## Task to carry out
Find the lines below holding the word "similar" and copy each of them.

##### Data to process #####

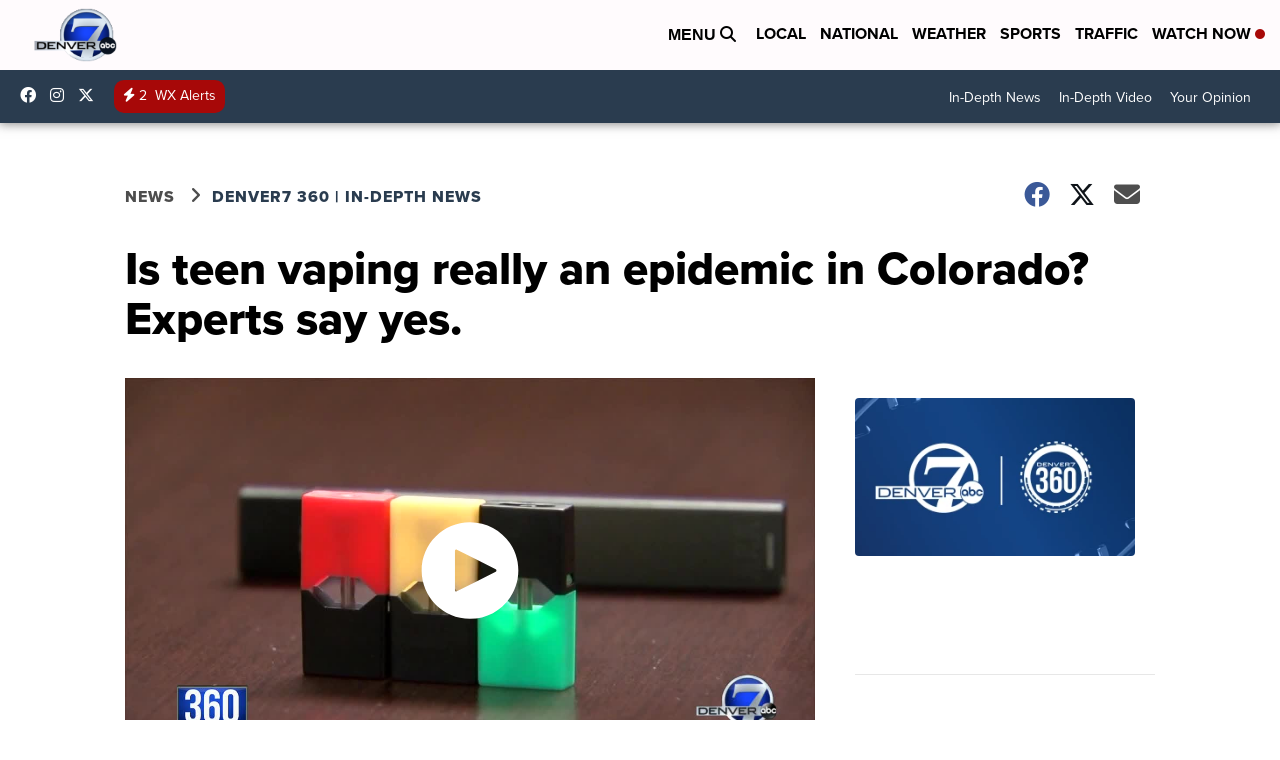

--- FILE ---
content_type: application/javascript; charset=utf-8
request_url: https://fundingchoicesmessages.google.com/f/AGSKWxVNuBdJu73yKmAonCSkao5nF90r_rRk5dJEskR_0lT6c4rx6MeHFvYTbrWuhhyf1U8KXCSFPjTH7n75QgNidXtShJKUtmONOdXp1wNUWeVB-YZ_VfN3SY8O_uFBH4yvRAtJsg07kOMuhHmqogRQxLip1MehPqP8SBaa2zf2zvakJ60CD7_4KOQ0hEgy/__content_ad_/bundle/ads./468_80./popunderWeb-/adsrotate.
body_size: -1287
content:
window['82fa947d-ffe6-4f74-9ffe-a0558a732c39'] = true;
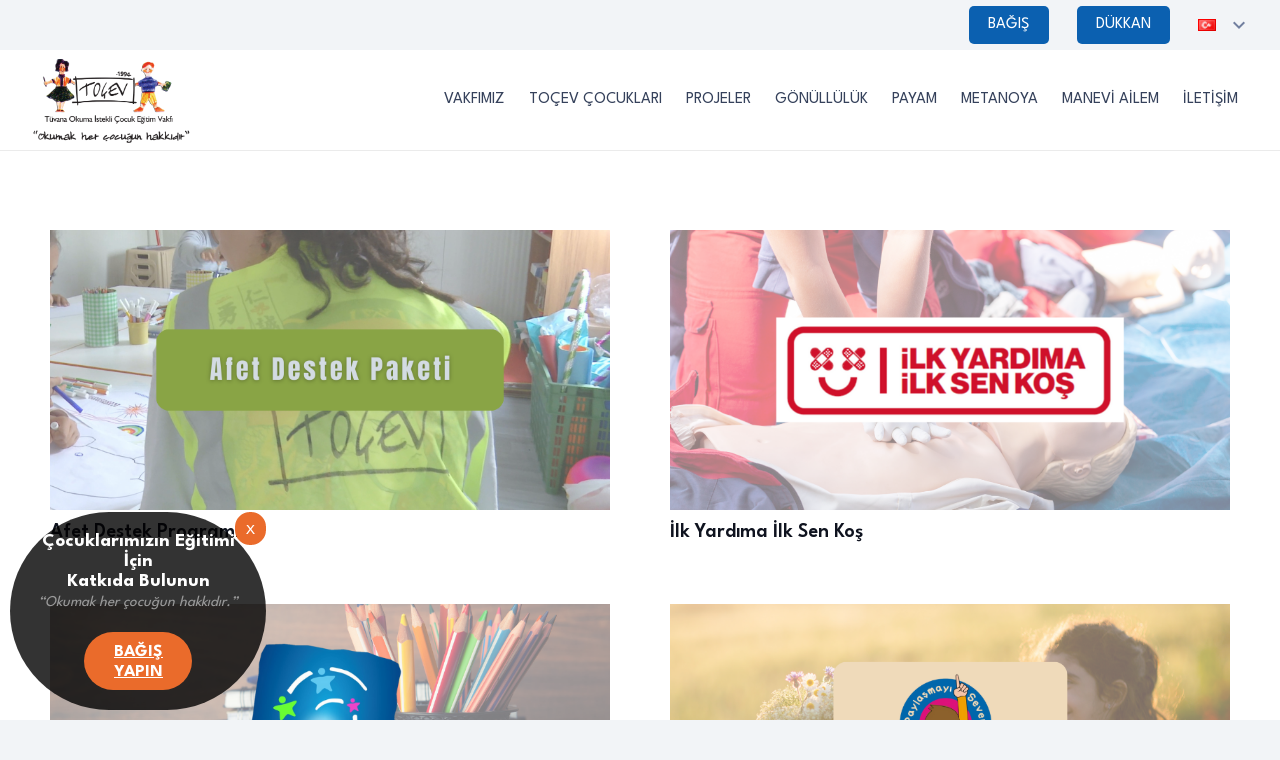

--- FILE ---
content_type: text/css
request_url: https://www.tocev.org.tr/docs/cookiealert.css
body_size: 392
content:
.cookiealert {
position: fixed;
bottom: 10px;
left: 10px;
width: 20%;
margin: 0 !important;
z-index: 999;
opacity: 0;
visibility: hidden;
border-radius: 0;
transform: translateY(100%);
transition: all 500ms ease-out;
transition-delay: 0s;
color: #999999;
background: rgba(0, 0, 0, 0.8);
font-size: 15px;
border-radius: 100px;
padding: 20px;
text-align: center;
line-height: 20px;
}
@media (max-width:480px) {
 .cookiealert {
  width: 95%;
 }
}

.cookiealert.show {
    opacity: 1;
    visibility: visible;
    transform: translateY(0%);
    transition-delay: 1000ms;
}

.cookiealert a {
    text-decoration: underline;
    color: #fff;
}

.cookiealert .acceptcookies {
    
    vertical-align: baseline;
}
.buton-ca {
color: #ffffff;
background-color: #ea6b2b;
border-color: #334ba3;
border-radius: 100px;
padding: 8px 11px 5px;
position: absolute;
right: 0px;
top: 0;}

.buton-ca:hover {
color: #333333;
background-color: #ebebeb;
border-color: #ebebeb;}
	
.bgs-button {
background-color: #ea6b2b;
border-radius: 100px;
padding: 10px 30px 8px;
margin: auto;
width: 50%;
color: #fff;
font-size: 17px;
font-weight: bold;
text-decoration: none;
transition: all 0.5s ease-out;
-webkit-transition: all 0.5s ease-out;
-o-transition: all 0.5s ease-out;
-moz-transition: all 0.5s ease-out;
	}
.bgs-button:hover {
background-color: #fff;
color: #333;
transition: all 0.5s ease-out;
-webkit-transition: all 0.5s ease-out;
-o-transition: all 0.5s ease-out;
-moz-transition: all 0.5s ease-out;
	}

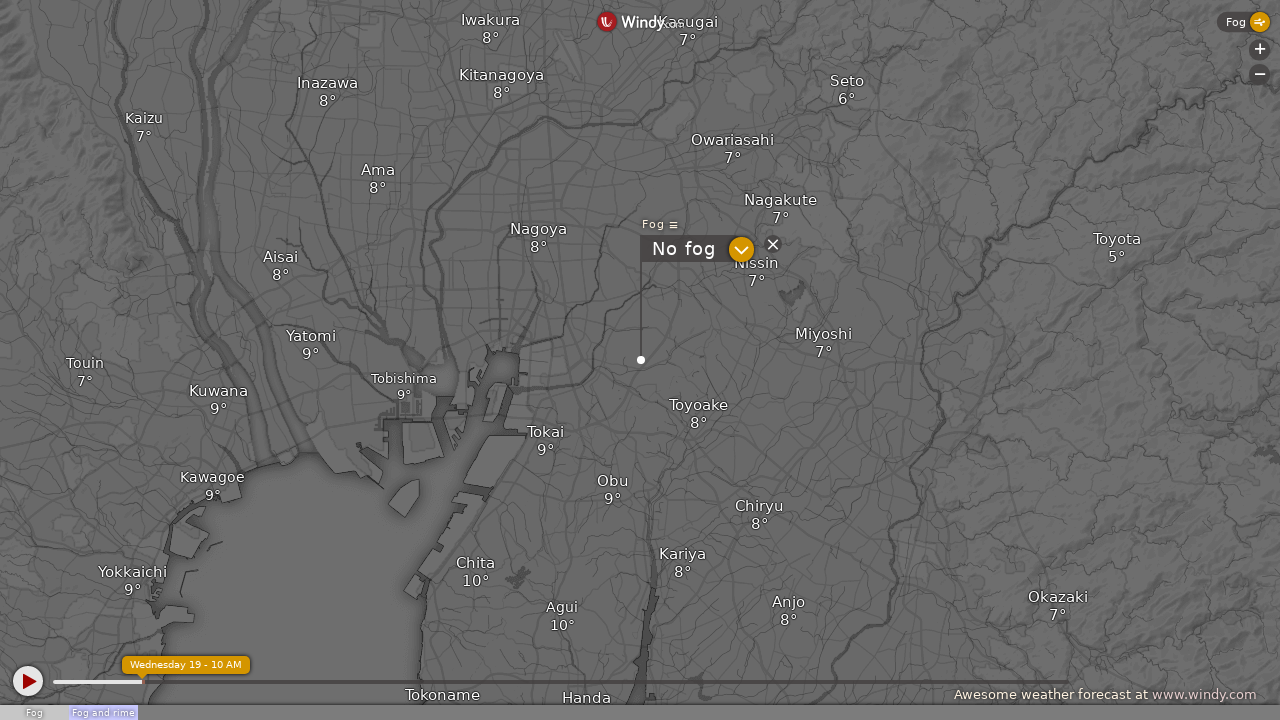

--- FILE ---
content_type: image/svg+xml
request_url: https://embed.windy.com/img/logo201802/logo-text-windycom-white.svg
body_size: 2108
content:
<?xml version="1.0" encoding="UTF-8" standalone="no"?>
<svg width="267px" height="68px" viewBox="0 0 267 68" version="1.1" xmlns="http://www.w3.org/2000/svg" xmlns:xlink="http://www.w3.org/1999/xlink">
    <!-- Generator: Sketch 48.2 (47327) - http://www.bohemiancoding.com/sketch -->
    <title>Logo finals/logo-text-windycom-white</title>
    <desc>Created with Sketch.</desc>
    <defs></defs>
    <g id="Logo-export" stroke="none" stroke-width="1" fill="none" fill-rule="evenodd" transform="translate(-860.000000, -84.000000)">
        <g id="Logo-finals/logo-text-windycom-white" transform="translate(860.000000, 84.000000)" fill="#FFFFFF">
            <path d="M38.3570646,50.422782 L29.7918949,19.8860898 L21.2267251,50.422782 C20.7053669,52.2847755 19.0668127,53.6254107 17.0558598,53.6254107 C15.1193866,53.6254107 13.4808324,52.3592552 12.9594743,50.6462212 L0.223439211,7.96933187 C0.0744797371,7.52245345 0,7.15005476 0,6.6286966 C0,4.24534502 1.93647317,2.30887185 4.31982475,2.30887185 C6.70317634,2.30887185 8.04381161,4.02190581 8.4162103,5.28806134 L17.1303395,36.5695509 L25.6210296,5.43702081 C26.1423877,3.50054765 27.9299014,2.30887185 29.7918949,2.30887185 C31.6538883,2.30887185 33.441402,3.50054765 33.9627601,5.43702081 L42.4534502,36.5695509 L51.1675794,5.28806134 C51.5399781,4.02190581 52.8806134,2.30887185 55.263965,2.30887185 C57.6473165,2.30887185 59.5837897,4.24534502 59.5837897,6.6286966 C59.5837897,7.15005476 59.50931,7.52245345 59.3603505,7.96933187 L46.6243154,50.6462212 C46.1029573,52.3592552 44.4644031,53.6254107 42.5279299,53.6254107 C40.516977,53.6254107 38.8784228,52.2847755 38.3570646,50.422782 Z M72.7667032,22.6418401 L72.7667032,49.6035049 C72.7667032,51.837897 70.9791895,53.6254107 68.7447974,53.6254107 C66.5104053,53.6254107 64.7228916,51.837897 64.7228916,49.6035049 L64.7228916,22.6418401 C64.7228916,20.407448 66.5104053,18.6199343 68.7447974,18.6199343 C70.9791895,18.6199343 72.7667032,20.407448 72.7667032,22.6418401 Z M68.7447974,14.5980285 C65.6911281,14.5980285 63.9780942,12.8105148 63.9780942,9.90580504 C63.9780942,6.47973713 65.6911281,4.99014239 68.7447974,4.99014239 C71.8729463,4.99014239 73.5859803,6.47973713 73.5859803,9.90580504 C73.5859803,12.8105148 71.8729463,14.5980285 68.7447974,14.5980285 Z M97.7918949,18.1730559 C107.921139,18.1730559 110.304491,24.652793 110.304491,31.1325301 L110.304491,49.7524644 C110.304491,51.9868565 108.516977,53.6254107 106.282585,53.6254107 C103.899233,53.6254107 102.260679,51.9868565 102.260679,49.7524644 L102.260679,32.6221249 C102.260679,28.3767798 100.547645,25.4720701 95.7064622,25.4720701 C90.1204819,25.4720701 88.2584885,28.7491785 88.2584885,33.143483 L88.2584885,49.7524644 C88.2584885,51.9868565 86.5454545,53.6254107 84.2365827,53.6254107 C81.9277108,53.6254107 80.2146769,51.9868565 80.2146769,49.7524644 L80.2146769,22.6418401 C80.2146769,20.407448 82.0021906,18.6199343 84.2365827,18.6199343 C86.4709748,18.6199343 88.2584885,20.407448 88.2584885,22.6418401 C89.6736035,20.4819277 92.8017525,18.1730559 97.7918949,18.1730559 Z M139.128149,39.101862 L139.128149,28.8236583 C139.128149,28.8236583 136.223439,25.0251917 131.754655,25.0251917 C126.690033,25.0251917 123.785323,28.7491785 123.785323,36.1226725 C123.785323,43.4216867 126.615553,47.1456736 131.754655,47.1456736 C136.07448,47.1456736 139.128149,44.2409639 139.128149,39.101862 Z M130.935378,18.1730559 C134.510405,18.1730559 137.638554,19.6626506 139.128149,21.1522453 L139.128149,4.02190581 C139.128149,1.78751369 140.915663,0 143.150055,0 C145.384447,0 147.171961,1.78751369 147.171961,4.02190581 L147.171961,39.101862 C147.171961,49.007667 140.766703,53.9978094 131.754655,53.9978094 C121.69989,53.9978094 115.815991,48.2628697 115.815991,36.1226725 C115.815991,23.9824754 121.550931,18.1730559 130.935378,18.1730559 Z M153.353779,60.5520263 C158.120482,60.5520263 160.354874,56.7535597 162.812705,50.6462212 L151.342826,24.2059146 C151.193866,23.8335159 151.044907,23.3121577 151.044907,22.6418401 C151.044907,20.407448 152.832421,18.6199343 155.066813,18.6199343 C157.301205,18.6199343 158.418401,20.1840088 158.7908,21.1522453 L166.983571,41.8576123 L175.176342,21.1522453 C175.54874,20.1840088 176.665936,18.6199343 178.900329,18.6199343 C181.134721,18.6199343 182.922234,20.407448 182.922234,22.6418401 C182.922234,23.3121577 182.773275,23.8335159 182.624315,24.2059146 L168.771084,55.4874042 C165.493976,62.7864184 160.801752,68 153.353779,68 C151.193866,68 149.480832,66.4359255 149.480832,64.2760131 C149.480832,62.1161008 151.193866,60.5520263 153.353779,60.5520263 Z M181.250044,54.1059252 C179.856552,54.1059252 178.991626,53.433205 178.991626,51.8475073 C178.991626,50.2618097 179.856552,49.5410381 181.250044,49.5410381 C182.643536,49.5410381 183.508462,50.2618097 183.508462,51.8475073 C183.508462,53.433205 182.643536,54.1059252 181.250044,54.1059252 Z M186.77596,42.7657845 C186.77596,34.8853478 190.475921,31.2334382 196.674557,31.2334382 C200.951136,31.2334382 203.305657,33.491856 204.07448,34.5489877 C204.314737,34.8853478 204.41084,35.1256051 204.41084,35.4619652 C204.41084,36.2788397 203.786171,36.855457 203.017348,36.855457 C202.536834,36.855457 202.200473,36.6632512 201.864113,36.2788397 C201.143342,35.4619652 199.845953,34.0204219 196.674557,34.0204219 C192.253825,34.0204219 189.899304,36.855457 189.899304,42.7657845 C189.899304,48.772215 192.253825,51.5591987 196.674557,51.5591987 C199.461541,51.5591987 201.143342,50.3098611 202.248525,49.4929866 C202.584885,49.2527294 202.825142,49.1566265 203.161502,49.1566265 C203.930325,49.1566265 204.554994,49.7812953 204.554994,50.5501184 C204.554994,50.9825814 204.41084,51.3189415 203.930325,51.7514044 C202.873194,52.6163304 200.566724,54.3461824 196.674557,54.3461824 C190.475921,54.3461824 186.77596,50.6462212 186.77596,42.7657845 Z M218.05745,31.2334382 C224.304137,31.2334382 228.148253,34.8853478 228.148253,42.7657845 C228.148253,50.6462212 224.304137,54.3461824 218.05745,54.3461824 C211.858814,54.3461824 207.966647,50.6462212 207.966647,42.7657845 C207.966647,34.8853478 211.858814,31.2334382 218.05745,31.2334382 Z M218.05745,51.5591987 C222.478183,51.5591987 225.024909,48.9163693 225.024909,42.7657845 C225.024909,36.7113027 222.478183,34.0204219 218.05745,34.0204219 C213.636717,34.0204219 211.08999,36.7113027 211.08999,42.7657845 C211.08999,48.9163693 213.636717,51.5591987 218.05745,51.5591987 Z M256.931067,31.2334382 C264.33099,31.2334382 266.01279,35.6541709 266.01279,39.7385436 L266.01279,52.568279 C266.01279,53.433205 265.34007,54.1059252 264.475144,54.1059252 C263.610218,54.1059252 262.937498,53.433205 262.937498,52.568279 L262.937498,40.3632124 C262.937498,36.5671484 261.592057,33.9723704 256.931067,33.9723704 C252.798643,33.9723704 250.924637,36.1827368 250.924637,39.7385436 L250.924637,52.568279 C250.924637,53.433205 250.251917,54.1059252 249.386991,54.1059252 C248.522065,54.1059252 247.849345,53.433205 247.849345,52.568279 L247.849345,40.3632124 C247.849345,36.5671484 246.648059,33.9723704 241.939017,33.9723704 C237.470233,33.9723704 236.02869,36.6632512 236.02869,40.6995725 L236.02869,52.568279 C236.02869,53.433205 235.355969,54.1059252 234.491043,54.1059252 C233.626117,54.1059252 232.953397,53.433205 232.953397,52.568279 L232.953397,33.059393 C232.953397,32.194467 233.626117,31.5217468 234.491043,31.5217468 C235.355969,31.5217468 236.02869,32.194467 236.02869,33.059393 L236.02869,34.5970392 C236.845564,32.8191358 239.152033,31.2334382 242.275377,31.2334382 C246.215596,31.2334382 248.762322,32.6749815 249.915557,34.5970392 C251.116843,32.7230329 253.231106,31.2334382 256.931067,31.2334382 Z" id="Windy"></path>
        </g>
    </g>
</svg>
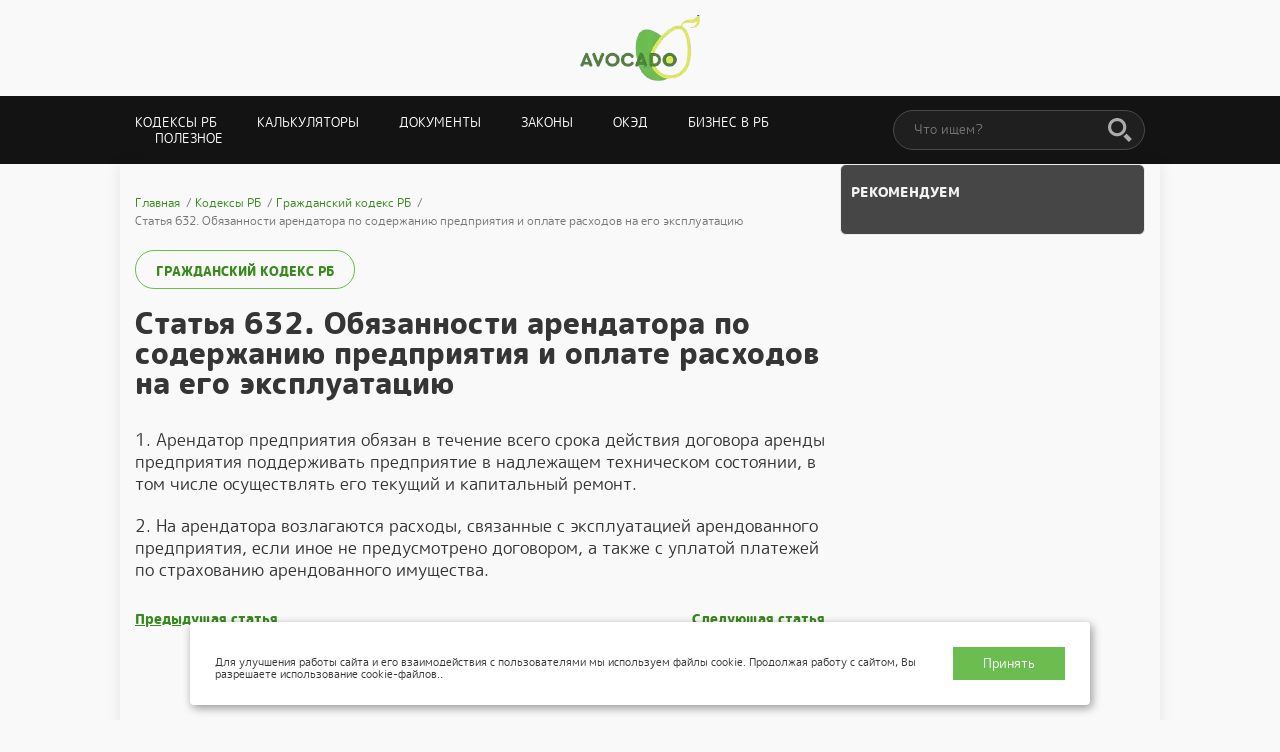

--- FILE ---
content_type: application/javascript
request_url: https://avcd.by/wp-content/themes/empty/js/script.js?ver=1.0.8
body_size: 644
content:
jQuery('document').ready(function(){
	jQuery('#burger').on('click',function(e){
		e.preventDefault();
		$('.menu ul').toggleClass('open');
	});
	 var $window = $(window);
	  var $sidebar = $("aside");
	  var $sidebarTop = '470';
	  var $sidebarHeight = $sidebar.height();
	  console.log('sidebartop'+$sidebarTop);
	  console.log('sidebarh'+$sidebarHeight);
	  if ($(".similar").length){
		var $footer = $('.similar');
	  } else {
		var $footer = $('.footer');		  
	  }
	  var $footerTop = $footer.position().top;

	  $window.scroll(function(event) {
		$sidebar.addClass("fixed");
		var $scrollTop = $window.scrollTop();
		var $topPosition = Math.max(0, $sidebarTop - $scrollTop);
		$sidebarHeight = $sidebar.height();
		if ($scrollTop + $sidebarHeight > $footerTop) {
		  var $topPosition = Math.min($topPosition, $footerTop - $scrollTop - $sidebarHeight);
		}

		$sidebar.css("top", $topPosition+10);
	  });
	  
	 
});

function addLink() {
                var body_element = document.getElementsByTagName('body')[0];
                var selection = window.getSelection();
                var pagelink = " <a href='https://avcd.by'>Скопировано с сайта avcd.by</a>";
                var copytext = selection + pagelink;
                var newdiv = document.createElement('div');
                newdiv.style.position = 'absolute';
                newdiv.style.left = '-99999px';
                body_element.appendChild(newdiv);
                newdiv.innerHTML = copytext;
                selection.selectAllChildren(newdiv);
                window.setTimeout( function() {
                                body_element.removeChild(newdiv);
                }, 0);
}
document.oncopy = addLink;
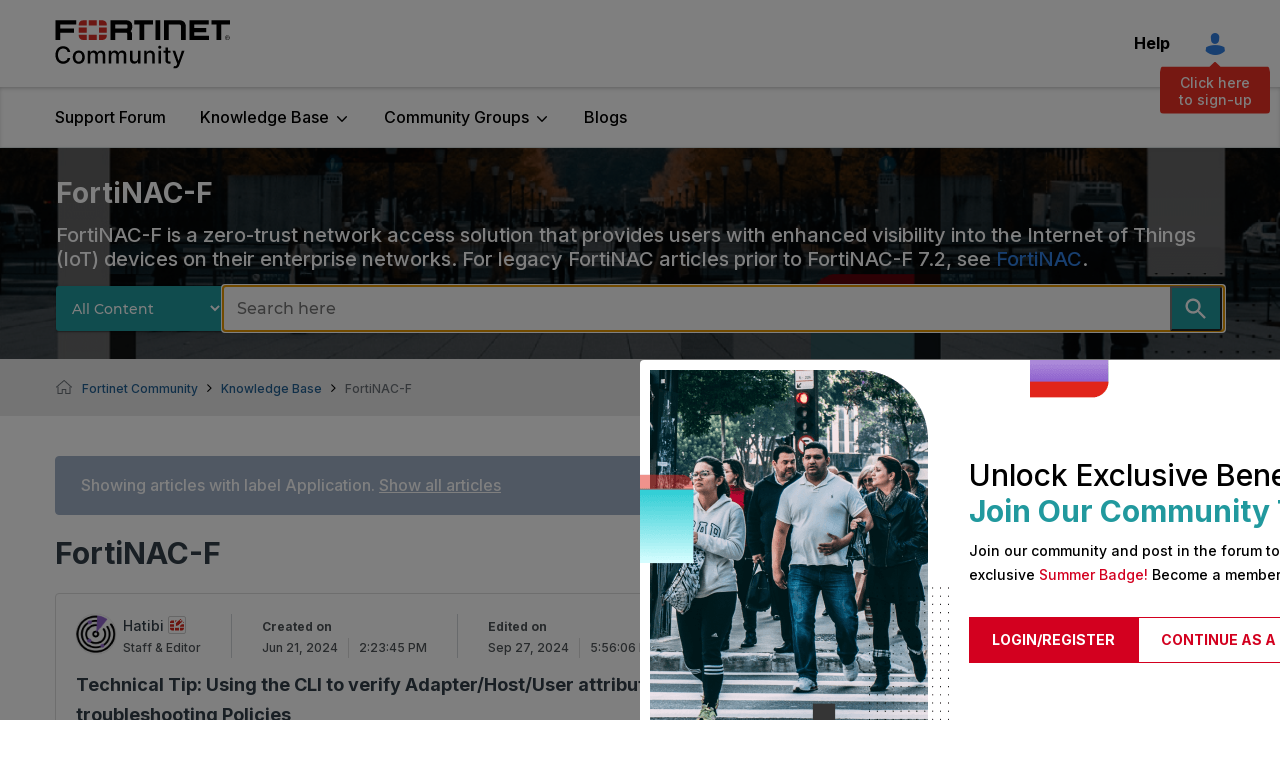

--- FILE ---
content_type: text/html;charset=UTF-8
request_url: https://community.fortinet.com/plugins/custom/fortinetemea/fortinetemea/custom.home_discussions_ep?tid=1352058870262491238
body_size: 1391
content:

#####

## Answer to the problem
	  if ($(".similar").length){
		var $footer = $('.similar');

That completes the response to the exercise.